> _SHORT PROBLEM_
How many of the rows below contain the string "distance"? Count them and reply with the number alone.

> _GIVEN DATA_
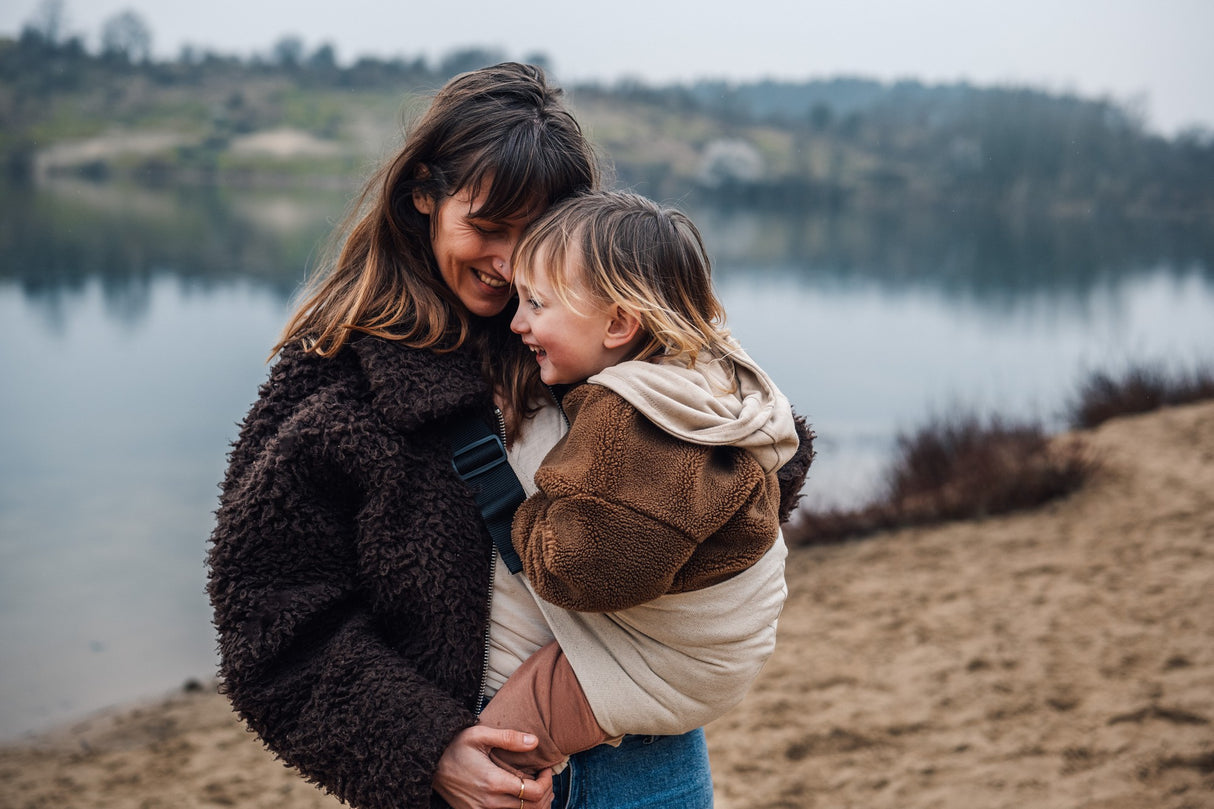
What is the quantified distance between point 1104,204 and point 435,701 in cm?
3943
--
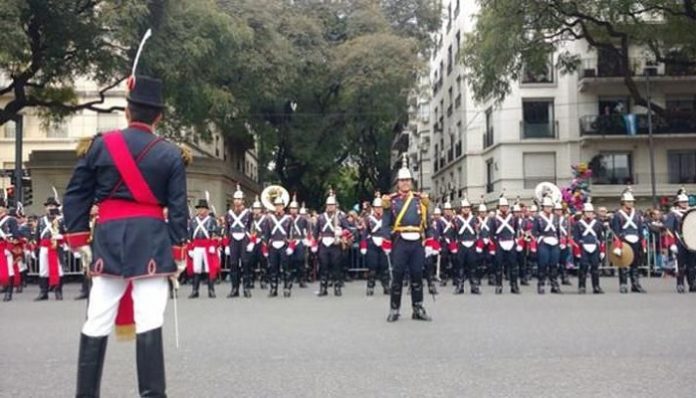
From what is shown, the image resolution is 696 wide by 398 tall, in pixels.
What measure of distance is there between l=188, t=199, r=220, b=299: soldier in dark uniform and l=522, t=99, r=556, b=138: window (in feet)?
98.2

> _RESPONSE BELOW_
2